* _ASSIGNMENT_
Please copy out each line of the entries in which "width" appears.

* _DATA SECTION_
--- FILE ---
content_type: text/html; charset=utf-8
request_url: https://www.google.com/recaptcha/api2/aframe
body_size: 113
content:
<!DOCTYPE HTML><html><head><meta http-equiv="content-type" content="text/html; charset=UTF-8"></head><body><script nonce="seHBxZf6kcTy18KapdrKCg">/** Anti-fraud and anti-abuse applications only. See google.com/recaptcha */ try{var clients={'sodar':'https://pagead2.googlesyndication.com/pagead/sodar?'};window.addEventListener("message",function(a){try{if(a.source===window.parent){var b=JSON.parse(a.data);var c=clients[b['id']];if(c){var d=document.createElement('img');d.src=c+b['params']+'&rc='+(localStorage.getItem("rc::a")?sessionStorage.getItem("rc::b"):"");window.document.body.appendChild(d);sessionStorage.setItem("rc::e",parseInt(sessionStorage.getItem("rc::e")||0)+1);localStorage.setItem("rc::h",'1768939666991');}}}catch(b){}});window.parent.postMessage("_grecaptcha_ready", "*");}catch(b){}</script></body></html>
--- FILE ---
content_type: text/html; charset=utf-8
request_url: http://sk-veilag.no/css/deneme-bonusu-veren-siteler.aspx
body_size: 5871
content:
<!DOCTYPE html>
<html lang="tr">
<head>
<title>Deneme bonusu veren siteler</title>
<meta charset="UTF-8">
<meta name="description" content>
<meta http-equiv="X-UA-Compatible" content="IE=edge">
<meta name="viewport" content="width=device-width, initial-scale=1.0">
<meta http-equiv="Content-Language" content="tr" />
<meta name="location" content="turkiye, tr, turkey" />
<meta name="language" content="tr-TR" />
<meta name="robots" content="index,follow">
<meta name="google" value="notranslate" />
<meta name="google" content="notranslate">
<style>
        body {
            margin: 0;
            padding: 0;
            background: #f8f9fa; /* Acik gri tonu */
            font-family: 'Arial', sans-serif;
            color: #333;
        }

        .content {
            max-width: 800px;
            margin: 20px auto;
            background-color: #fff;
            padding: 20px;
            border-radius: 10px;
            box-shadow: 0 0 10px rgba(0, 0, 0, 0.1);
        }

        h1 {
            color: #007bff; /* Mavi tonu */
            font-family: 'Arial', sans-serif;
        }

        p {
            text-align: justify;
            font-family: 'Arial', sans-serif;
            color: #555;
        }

* _OUTPUT FOR THIS EXERCISE_
<meta name="viewport" content="width=device-width, initial-scale=1.0">
            max-width: 800px;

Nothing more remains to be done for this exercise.